© Transracial Abductees
There aren't a lot of "feminist considerations of intercountry adoption" out there, and after reading this one, I feel like that's a good thing. Barrett and Aubin's article is full of familiar racist, U.S.-chauvinist myths and misrepresentations of transnational abduction, only this time they're "feminist," whatever that means. Barrett and Aubin begin the section called "CULTURE VS. FAMILY" with this narrative:
"Traveling all over with our daughter, we tried to soak up the very essence of her birth country. While she had the strong, stunning features of the people in the countryside, we wore the neon signs of tourists. We know a lot about her birth country. We have books, music, pictures and momentos, but we know not how to give her the deep, deep love of her birth country that can come so naturally to native people . . .
. . .Yet, our daughter knows how deeply she is loved and cared about by her family. She has an extensive, loving support system. We can only guess at her life had we not met, but are quite sure that she would have become one of her country's orphanage or homeless statistics" (128-29).
They go on to argue that, "Feminists who adopt internationally are in a unique position to further the active connection among women of varying cultures. We become bi-racial/cultural families immediately. Our children have strong ties to women in other countries, whether they remember them or not. We, ourselves, are inextricably bound to another woman who gave birth to the children we raise" (134-35).
So much of white feminist writing on "global feminism" depends on this kind of self-indulgent wishful thinking. Transnational abduction is the opposite of a movement to build "active connection among women of varying cultures." In fact, many people find transnational abduction appealing because they believe there is less chance of the birth parents trying to contact or "take back" the child. White women wanting to feel "connected" to women of "other" cultures is a classic example of feminist racism. Barrett and Aubin use their power as white, "North American" feminists to represent transracial, transnational abduction as a potentially transformative connection between women of "varying cultures," clearly a self-serving white feminist fantasy.
Most disturbing is Barrett and Aubin's "consideration" of the objections to transracial abduction raised by the National Association of Black Social Workers and "representatives from Third World countries." Barrett and Aubin acknowledge that "There are obviously some strong negative consequences of intercountry and interracial adoption. A child is usually raised as a brown/black child in a white home, without parents who understand directly the impact of racism." And they also state that the "general negative impact" of transracial abduction includes "cultural genocide" (130-131). But Barrett and Aubin abruptly (and conveniently) end their discussion of the "downsides" to transracial abduction before satisfactorily exploring any of them, cryptically stating, "People tend to polarize around the issues of family and culture, creating debates instead of working to see value in both sides. As feminists, we must address the total picture, delving still deeper into seemingly contradictory concepts looking for a fuller truth" (131). And finally, carrying their "culture vs. family" theme to its illogical conclusion, Barrett and Aubin pit "children" and "culture" against each other, suggesting that opponents of transracial abduction willingly and irresponsibly "risk" children "in order to save a culture" (131).
I don't know which is more upsetting, people who abduct without seeing anything slightly wrong with it, or people who claim to have a semi-clue as to what's fucked up about transracial, transnational abduction and then go ahead and do it anyway. Barrett and Aubin think being feminists automatically makes them better, more thoughtful abductors. However, it's clear their analysis doesn't challenge the white middle-class feminist tradition of maternalism toward "other women" and automatic breakdown when it comes to addressing issues of race and culture.
The article just gets weirder and more fucked up toward the end where the authors actually say this: "It is difficult for us, being white and North American, to know what intercountry adoption would feel like if we were, for example, Hispanic and South American. The closest we can come is to imagine a world in which girl children were without homes and only men were available to adopt" (137). Like I said, classic.
Barrett, Susan E., and Carol M. Aubin. "Feminist Considerations of Intercountry Adoptions." Women & Therapy 10.1-2 (1990): 127-138.

* [What is being asked]:
Reproduce word for word the passage of the critique of Barrett and Aubin's article from "The article just" up to and including "I said, classic.". Work only from the critique of Barrett and Aubin's article.

* [Given data]:
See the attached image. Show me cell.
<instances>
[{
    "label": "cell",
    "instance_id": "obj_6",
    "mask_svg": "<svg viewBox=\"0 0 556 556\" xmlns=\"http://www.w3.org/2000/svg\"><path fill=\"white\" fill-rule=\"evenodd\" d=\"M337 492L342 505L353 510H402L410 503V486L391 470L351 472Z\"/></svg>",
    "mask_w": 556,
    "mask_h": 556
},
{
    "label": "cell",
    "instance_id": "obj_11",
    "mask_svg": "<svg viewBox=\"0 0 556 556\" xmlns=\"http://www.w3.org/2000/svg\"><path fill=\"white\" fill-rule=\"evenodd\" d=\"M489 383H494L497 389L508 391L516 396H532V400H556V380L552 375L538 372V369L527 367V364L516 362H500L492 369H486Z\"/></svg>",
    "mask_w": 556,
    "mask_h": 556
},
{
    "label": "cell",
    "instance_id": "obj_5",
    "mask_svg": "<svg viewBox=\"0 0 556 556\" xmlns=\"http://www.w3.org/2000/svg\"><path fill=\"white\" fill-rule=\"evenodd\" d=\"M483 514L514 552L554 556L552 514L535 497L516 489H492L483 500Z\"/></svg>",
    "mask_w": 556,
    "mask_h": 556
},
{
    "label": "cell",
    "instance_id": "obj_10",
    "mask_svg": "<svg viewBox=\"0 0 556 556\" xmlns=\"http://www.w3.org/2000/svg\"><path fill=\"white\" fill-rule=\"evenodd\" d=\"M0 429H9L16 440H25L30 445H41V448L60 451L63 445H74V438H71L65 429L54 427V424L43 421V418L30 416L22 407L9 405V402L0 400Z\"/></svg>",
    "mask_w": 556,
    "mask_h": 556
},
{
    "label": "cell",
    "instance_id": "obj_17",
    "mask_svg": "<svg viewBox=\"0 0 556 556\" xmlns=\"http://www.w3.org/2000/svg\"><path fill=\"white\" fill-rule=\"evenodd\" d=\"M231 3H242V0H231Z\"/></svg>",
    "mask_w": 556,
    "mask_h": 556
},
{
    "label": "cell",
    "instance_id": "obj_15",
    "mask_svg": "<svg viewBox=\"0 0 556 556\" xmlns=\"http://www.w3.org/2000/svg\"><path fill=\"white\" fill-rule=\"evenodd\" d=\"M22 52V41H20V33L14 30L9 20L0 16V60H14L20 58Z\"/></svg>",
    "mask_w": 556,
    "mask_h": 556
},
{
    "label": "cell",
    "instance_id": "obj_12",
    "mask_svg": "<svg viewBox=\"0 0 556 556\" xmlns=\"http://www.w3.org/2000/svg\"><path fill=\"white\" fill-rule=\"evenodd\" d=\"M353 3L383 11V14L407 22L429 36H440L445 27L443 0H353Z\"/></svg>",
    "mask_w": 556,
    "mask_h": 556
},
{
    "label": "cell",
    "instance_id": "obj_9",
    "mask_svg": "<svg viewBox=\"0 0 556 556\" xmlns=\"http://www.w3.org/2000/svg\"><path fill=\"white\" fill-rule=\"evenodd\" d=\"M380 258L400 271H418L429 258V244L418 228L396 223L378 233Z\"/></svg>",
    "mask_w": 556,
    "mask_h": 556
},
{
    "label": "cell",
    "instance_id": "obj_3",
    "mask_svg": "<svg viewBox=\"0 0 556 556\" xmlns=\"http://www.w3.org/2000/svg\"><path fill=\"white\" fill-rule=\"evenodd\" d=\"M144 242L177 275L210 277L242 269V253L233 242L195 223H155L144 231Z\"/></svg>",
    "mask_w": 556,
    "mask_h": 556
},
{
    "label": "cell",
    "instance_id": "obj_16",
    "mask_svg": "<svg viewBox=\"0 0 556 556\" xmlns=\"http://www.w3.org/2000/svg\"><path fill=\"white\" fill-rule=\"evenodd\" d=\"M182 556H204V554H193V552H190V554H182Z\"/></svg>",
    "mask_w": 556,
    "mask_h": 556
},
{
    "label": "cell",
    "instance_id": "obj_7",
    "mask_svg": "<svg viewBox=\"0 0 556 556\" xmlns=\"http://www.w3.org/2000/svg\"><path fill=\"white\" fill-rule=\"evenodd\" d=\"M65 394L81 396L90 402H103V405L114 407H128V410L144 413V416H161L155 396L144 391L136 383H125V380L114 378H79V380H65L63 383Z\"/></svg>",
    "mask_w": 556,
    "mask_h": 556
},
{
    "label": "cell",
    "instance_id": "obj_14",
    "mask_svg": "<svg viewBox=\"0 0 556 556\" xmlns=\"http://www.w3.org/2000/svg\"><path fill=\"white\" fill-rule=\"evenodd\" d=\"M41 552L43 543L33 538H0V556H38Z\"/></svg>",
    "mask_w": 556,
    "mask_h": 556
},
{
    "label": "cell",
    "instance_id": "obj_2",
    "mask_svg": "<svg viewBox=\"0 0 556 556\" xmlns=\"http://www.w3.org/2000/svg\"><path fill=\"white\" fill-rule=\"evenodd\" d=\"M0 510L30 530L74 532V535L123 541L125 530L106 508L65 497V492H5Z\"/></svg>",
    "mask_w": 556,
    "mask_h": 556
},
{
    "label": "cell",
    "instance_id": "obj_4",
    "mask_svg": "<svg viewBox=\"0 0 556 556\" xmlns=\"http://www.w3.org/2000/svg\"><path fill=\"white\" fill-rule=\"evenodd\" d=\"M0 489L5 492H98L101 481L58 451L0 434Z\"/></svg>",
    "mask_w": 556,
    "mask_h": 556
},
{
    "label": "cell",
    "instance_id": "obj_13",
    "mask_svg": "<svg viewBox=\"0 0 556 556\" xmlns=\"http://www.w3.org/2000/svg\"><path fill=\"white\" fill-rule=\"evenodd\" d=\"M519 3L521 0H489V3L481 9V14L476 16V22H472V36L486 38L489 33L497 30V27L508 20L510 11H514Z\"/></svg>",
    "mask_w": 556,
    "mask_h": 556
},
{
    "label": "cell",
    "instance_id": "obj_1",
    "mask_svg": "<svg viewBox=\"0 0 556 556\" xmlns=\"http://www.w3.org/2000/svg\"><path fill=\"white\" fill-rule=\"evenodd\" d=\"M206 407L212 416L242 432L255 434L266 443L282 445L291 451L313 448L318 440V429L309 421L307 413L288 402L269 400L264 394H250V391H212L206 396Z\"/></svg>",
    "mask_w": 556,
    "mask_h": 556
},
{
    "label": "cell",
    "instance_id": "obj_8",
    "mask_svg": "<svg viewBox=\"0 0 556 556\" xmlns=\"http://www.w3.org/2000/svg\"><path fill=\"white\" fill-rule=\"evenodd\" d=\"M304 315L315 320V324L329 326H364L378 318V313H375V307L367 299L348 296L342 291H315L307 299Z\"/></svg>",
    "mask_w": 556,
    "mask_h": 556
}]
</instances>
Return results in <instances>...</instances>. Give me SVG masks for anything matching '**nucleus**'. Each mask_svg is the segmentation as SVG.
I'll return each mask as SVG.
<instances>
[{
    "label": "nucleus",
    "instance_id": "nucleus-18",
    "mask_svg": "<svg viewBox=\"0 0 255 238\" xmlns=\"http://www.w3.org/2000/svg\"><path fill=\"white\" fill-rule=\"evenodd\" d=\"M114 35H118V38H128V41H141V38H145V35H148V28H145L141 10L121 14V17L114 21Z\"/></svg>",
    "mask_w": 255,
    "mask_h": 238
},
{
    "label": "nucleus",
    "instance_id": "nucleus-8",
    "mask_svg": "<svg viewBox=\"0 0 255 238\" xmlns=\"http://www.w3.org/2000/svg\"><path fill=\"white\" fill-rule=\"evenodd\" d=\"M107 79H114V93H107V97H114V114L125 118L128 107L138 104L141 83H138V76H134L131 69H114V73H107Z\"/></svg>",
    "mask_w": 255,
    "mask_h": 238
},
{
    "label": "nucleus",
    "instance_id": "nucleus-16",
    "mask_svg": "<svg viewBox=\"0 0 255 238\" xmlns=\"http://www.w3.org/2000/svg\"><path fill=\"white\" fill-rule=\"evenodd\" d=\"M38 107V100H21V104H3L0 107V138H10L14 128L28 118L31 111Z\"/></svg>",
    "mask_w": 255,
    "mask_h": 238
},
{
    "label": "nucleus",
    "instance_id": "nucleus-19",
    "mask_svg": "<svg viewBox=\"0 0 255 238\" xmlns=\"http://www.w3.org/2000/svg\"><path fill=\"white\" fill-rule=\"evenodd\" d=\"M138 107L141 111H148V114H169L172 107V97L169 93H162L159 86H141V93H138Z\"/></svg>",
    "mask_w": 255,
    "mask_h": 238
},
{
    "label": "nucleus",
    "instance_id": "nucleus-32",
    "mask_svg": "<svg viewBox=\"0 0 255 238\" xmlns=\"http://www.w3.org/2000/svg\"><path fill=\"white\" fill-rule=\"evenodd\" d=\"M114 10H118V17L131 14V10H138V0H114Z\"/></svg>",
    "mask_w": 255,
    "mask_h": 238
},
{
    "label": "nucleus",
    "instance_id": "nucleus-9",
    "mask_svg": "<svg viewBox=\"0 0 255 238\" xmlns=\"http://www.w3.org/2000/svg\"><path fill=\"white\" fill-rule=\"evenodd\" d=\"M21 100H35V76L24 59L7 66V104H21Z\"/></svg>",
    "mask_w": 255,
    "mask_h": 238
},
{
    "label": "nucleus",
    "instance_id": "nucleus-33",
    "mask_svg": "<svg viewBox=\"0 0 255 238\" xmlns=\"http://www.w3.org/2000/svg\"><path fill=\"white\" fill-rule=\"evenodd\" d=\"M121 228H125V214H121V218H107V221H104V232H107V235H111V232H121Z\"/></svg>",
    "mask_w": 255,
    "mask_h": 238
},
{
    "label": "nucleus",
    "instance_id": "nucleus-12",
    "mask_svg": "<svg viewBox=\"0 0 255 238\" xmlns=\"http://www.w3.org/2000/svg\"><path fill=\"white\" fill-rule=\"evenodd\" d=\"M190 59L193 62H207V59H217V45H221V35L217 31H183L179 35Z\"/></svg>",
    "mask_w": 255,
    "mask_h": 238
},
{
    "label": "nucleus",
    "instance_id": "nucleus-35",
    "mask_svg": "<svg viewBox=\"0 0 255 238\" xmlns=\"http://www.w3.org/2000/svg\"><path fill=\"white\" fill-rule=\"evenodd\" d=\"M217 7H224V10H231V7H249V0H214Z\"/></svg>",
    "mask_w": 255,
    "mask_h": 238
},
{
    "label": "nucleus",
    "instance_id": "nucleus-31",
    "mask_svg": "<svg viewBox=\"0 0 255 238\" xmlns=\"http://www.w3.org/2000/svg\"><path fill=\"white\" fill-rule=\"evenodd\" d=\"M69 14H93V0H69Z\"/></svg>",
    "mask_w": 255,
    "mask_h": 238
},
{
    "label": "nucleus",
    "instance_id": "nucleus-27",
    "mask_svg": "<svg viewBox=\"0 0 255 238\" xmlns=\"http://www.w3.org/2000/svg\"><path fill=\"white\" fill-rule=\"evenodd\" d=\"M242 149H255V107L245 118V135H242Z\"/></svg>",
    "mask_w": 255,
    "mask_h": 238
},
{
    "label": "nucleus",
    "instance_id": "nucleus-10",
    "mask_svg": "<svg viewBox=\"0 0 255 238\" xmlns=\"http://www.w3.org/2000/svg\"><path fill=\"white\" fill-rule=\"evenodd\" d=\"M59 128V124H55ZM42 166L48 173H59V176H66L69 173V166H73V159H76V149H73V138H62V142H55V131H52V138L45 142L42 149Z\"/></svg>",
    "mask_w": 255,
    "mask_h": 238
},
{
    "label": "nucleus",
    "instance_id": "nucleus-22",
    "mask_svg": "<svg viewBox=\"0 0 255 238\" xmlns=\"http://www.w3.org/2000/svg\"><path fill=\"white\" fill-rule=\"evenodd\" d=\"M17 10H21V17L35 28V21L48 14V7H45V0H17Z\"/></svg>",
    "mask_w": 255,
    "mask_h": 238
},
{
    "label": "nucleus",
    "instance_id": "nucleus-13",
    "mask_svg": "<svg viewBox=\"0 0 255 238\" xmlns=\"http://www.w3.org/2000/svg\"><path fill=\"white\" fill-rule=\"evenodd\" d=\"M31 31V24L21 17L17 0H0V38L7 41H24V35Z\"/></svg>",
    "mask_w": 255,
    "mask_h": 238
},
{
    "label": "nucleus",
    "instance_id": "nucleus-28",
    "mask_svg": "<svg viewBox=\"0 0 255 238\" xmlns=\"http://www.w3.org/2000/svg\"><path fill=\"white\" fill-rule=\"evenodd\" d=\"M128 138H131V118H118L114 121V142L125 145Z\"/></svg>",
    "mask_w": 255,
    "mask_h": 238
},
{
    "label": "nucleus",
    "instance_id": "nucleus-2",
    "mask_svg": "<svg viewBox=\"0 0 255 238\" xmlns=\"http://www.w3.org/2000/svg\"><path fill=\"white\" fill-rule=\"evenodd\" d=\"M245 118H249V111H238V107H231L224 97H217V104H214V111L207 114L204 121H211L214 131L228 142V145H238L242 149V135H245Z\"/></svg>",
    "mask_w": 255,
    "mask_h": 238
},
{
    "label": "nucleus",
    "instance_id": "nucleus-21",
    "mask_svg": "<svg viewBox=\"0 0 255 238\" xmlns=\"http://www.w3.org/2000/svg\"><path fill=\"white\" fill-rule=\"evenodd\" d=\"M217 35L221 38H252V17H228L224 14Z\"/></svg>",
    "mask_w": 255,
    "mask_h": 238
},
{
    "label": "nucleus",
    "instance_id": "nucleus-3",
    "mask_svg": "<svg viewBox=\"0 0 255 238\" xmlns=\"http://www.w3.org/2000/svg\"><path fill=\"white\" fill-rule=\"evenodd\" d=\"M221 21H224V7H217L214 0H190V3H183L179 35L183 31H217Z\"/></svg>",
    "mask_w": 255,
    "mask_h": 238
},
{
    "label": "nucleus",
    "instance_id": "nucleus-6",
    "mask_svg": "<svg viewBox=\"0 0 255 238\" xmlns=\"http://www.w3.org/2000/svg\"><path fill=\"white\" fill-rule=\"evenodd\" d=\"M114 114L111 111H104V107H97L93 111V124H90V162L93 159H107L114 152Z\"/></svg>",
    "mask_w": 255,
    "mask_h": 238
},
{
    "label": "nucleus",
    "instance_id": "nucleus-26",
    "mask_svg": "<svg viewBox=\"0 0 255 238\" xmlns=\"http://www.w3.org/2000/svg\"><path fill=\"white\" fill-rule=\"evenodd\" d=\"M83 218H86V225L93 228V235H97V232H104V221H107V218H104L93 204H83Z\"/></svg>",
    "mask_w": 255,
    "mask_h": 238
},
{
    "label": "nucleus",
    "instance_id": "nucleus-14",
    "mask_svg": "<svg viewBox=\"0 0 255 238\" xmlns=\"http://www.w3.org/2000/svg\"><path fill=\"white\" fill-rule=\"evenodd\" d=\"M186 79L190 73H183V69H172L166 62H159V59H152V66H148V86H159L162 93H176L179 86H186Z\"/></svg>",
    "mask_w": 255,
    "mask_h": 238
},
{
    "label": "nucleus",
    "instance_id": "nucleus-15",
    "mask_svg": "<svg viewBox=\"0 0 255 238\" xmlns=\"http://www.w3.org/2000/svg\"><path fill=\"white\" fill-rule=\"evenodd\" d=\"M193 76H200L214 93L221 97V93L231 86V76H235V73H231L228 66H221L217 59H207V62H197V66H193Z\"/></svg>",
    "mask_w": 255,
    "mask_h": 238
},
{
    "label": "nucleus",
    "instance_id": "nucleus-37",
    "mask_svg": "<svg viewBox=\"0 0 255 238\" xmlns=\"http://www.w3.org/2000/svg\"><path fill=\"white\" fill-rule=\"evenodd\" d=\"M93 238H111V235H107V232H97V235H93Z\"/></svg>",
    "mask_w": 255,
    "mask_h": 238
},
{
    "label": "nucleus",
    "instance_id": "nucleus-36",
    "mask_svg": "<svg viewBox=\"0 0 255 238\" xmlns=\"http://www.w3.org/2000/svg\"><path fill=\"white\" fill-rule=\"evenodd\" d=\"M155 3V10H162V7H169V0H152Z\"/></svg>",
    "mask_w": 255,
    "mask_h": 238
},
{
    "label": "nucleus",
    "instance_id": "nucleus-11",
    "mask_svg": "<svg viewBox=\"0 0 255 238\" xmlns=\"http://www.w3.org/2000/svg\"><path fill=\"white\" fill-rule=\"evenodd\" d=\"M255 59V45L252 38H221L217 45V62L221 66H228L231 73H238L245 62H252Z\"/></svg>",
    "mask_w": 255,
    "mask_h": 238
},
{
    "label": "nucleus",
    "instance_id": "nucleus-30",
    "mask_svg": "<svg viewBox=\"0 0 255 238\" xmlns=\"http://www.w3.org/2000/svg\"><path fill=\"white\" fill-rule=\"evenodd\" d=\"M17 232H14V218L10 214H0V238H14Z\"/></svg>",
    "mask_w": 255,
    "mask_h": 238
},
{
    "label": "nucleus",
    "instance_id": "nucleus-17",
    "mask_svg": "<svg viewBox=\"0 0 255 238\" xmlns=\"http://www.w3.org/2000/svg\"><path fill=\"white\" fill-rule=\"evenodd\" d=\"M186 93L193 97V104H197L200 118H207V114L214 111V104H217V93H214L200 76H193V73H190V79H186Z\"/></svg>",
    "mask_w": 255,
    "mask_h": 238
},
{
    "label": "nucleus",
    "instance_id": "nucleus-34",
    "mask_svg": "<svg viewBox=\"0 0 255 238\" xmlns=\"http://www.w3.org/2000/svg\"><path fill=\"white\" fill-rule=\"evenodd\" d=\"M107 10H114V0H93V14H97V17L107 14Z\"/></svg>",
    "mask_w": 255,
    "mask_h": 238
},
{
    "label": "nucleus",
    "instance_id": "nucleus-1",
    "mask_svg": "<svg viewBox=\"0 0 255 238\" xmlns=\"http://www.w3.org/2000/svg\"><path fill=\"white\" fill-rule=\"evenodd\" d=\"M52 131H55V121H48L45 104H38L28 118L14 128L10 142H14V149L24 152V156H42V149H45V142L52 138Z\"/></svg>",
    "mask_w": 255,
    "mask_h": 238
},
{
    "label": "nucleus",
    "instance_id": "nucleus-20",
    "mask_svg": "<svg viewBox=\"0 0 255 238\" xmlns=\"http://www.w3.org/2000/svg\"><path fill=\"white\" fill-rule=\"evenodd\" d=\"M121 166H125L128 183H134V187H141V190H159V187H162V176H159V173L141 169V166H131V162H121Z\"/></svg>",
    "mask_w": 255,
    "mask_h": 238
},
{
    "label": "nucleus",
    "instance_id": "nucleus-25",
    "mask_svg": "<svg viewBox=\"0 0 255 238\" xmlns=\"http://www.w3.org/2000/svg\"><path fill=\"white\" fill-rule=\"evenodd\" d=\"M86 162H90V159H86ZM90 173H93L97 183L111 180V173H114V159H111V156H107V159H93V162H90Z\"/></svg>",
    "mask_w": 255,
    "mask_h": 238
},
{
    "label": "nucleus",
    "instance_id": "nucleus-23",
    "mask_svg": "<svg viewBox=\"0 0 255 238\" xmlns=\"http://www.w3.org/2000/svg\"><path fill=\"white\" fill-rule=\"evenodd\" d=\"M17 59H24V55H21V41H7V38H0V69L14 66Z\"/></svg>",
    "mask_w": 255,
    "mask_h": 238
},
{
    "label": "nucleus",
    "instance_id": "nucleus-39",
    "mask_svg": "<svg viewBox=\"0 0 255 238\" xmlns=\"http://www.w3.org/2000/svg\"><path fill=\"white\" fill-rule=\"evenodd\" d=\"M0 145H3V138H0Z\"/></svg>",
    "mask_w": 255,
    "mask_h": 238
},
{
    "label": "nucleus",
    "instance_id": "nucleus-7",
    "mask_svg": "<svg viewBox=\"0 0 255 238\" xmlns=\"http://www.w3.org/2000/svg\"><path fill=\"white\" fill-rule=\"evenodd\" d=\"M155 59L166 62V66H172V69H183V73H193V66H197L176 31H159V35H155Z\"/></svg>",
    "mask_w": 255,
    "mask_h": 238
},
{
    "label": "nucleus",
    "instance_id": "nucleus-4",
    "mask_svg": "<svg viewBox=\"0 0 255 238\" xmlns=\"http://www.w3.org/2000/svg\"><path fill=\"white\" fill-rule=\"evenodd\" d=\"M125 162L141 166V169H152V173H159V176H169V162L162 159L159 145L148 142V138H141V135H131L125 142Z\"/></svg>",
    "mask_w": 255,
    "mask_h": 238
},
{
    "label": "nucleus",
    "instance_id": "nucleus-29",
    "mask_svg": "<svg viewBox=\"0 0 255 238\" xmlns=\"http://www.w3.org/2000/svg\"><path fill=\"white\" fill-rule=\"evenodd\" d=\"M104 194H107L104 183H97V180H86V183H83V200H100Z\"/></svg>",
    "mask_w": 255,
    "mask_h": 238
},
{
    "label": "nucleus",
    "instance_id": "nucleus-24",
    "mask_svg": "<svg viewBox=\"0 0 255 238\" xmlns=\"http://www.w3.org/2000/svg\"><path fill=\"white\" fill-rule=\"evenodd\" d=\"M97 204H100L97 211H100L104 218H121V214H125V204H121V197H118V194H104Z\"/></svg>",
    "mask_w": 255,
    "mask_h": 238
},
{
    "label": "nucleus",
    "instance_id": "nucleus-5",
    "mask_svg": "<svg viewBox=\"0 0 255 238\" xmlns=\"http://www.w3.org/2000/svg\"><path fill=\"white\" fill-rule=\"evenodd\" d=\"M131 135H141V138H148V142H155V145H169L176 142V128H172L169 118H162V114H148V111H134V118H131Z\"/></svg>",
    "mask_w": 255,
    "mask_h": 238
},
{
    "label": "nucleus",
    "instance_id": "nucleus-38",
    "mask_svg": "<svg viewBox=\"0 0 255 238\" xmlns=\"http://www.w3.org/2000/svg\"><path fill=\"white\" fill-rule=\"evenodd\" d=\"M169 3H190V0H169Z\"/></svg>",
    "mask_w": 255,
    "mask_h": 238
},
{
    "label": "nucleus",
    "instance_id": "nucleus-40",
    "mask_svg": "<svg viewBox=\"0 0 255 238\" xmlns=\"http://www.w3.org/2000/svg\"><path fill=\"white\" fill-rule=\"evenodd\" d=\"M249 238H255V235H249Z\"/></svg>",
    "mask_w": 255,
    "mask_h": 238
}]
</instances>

* [Exercise output]:
The article just gets weirder and more fucked up toward the end where the authors actually say this: "It is difficult for us, being white and North American, to know what intercountry adoption would feel like if we were, for example, Hispanic and South American. The closest we can come is to imagine a world in which girl children were without homes and only men were available to adopt" (137). Like I said, classic.